Update the records starting at the line that contains "What is the physical" and ending at the line that contains "Is the building" by changing "building facade" to "storefront". Give back only those lines, with everything else left as it is.

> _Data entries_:
* * * * * * * * *
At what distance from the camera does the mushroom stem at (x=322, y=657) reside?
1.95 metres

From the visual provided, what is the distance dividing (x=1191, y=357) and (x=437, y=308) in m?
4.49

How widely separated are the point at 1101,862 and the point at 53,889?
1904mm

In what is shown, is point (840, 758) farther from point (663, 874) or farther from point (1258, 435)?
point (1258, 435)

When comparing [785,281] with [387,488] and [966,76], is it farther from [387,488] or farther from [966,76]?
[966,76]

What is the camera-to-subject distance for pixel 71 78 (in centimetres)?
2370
* * * * * * * * *
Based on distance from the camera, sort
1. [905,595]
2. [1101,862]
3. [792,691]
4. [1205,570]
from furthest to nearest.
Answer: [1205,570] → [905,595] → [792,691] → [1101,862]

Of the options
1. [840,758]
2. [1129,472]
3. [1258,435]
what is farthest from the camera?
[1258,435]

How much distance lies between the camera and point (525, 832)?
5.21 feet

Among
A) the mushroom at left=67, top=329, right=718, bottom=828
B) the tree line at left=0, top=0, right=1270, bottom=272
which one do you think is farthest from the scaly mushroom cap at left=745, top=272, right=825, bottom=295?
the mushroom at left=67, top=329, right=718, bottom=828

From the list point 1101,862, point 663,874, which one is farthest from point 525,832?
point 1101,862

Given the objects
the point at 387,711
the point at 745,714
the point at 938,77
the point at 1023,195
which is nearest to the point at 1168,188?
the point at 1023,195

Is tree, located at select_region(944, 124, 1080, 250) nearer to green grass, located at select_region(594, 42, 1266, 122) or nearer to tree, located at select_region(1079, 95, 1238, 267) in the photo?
* * * * * * * * *
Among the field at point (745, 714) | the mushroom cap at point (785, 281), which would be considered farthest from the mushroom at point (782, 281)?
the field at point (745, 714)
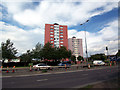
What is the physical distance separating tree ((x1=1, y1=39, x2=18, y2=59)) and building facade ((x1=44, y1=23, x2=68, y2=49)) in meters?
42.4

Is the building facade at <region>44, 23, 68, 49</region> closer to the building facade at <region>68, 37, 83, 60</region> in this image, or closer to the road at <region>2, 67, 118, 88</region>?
* * * * * * * * *
> _CORRECT RESULT_:
What is the physical distance separating tree ((x1=1, y1=39, x2=18, y2=59)) and storefront ((x1=44, y1=23, x2=68, y2=49)) in meters?
42.4

Is the storefront at <region>44, 23, 68, 49</region> closer to the storefront at <region>68, 37, 83, 60</region> in this image, or closer to the road at <region>2, 67, 118, 88</region>?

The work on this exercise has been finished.